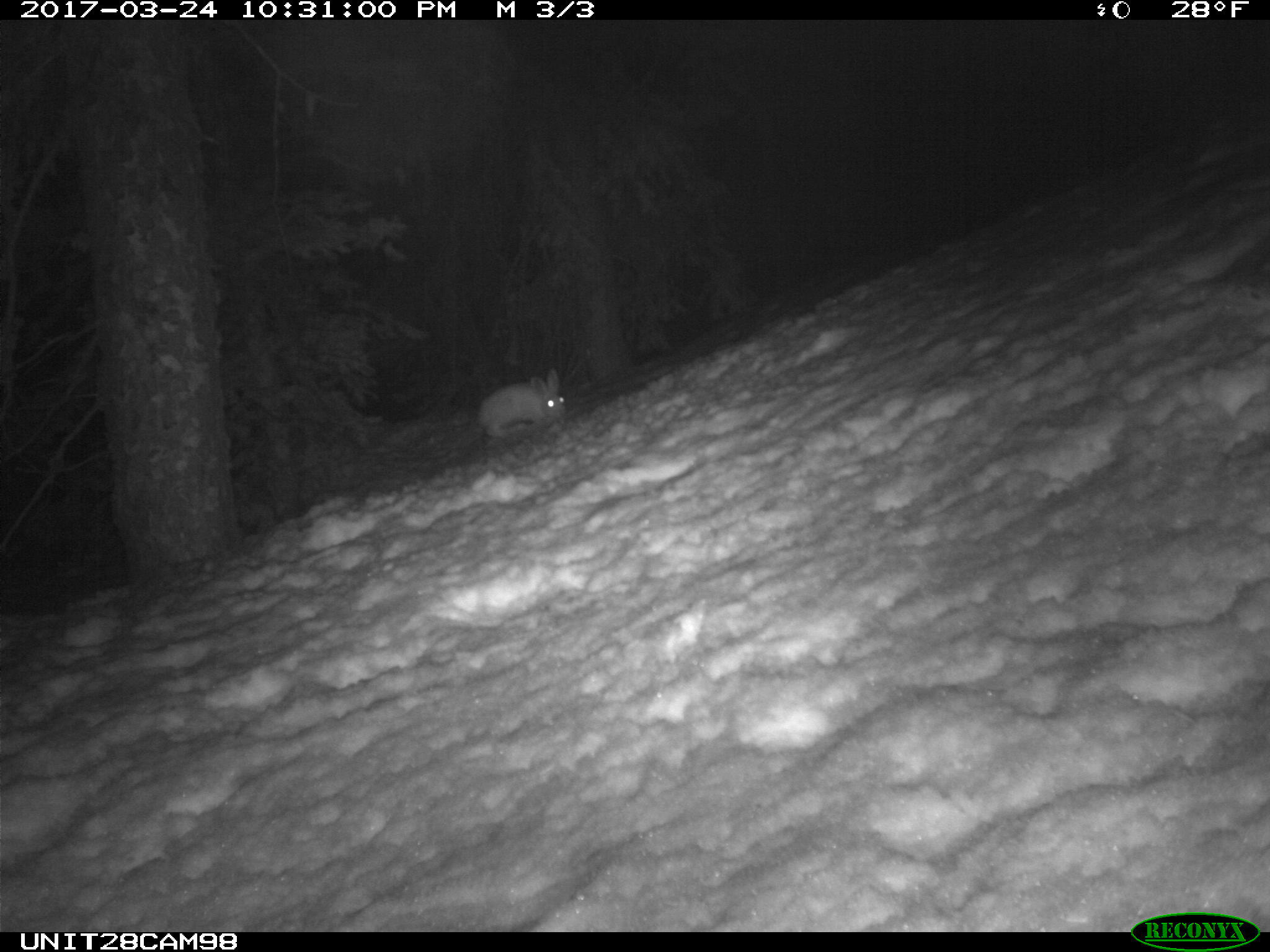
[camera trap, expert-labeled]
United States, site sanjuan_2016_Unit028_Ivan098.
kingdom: Animalia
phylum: Chordata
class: Mammalia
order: Lagomorpha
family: Leporidae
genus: Lepus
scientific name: Lepus americanus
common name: snowshoe hare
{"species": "Lepus americanus (snowshoe hare)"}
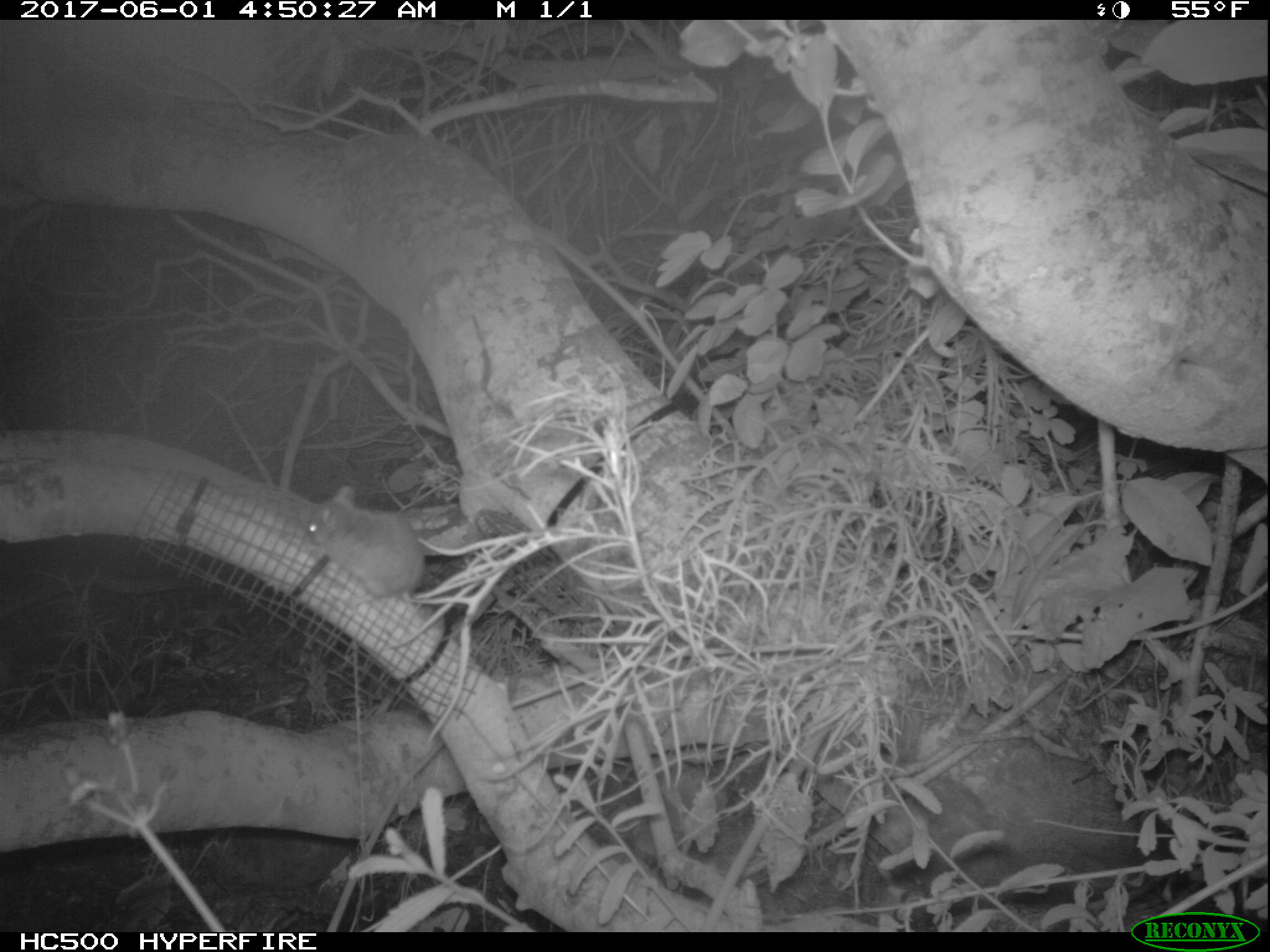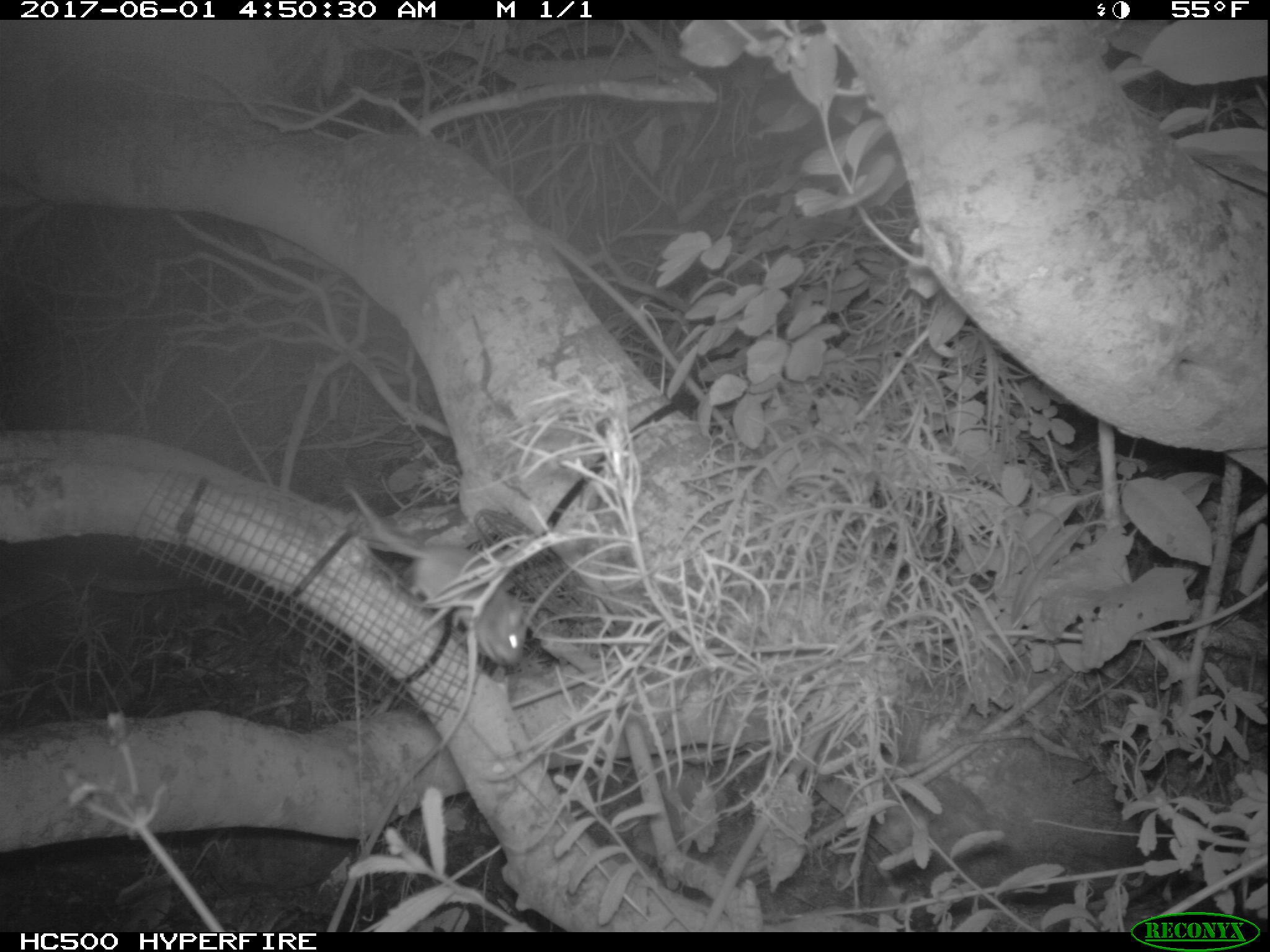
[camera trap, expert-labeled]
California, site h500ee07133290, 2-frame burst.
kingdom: Animalia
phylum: Chordata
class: Mammalia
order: Rodentia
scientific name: Rodentia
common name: rodent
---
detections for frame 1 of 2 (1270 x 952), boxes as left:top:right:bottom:
rodent: 302:486:424:616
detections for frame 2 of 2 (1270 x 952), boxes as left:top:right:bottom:
rodent: 344:483:529:666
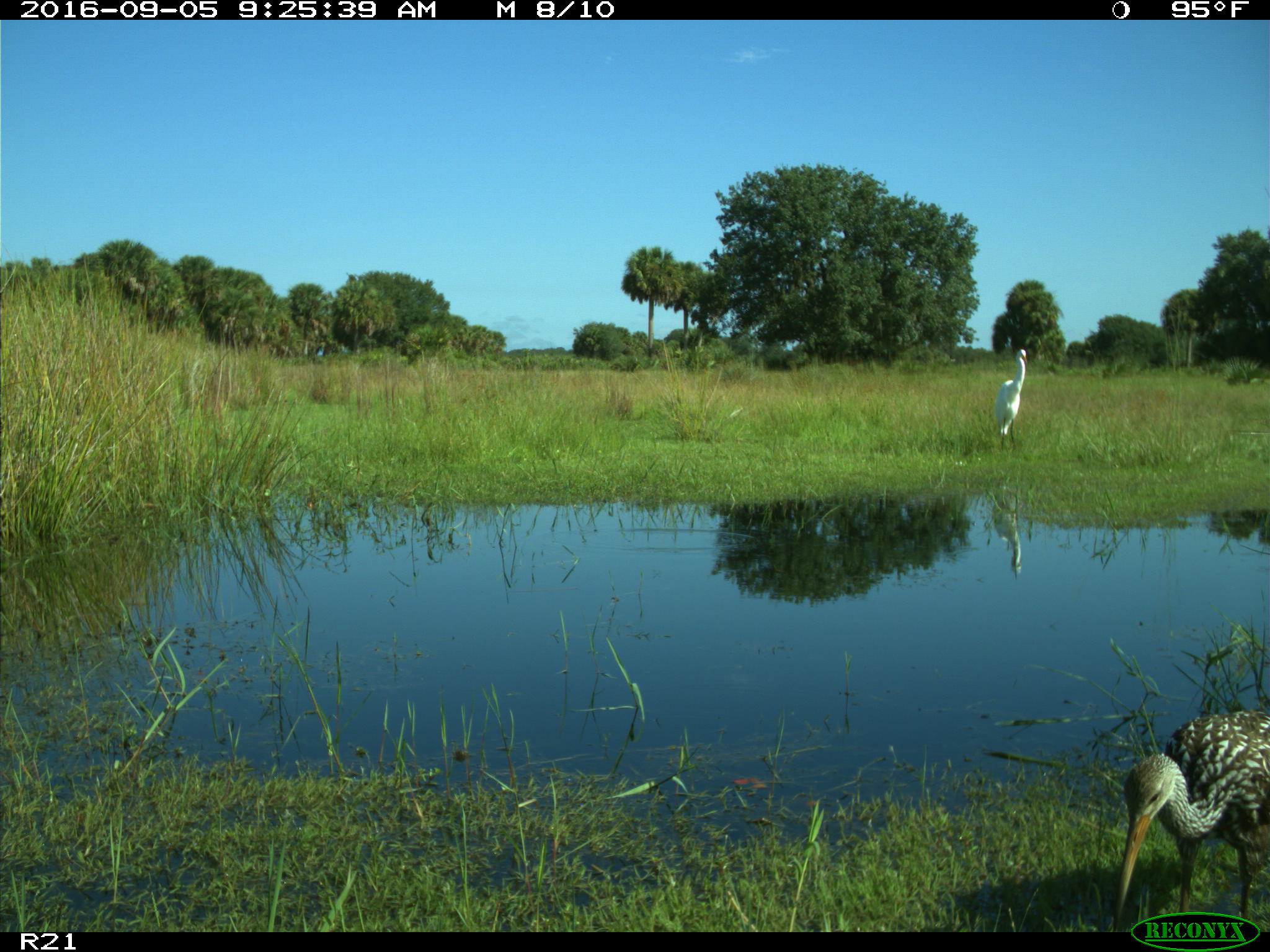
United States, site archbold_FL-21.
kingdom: Animalia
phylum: Chordata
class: Aves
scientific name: Aves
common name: birds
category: unidentified bird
Unidentified bird (birds) (Aves).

* [WORK TO COMPLETE]: Your task is to repeat the data above exactly while excluding the pictures.

* [SOLUTION FOR THIS PROBLEM]:
[camera trap, expert-labeled]
United States, site sanjuan_2016_Unit028_Ivan098.
kingdom: Animalia
phylum: Chordata
class: Mammalia
order: Lagomorpha
family: Leporidae
genus: Lepus
scientific name: Lepus americanus
common name: snowshoe hare
{"species": "Lepus americanus (snowshoe hare)"}
[camera trap, expert-labeled]
California, site h500ee07133290, 2-frame burst.
kingdom: Animalia
phylum: Chordata
class: Mammalia
order: Rodentia
scientific name: Rodentia
common name: rodent
---
detections for frame 1 of 2 (1270 x 952), boxes as left:top:right:bottom:
rodent: 302:486:424:616
detections for frame 2 of 2 (1270 x 952), boxes as left:top:right:bottom:
rodent: 344:483:529:666
United States, site archbold_FL-21.
kingdom: Animalia
phylum: Chordata
class: Aves
scientific name: Aves
common name: birds
category: unidentified bird
Unidentified bird (birds) (Aves).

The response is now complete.